● **El problema**:
Según el fragmento de texto sobre el incidente con un autobús de Tuvisa en Vitoria, ¿qué vehículo circulaba por la calle Portal de Foronda a las 14.45 horas?

### Fragmento de texto ###

Conducir en Vitoria, como en cualquier ciudad saturada de vehículos, es una tarea harto complicada. Y puede convertirse en un suplicio cuando se circula en horas punta, es decir, poco antes de las tres de la tarde. Si no que se lo digan a un vitoriano que el pasado 31 de mayo tuvo que soportar la ira de un chófer de Tuvisa que, ya sea por prisa o por impericia, le cortó el paso y, según ha denunciado en la Policía Municipal, le embistió con el autobús después de discutir con él.
Eran las 14.45 horas, cuando una furgoneta Mercedes Vito, de color amarillo, circulaba por la calle Portal de Foronda, en el tramo comprendido entre Francisco Javier Landaburu y Juntas Generales. El vehículo ocupaba el carril derecho cuando observó cómo un autobús de Tuvisa se le acercaba «a velocidad» por detrás. Con un giro brusco se desplazó al carril central, hasta adelantar al vehículo.
El problema llegó cuando el urbano fue a ocupar la parte derecha de la calzada, el camino lógico para acceder a la calle Juntas Generales. En ese momento se volvió a topar con la Vito. A su conductor, asustado, no le quedó más remedio que apretar el claxon. «Le obligó a frenar bruscamente hasta detenerse para evitar que colisionara con la furgoneta», reza la denuncia. Incluso, «le golpeó en el espejo retrovisor izquierdo».

### Datos a continuación ###

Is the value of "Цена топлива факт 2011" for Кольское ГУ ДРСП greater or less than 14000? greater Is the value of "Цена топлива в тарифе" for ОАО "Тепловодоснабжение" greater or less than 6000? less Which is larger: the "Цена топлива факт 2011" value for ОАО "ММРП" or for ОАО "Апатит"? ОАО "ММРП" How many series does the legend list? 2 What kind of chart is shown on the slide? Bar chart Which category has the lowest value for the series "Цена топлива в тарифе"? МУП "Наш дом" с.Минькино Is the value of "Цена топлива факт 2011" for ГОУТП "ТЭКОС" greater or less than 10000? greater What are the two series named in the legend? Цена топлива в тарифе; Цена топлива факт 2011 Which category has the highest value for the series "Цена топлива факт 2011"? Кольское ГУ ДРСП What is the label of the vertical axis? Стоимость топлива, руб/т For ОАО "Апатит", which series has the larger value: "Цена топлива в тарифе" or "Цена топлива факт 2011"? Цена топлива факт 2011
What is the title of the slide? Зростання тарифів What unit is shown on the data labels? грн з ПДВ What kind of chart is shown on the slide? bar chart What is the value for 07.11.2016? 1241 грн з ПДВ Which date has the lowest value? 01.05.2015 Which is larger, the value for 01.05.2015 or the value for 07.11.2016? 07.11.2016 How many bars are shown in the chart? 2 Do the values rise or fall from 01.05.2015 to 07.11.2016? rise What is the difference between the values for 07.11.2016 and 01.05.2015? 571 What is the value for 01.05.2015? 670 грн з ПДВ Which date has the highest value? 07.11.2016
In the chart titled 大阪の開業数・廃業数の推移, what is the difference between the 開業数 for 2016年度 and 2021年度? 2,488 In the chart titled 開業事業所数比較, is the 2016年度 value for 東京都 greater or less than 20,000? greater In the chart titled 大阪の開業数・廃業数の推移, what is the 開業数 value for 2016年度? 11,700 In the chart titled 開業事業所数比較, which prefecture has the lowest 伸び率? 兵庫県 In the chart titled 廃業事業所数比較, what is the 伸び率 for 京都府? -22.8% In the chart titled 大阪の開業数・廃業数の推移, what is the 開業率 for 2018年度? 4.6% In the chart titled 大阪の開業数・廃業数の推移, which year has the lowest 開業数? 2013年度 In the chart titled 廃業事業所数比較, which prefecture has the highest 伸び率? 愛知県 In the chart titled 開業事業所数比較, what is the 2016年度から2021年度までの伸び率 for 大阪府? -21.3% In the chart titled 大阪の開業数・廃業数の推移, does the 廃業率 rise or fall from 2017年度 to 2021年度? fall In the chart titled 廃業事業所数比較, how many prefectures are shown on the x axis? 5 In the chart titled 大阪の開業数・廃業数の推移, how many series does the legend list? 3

###

● **Respuesta esperada**:
Una furgoneta Mercedes Vito de color amarillo.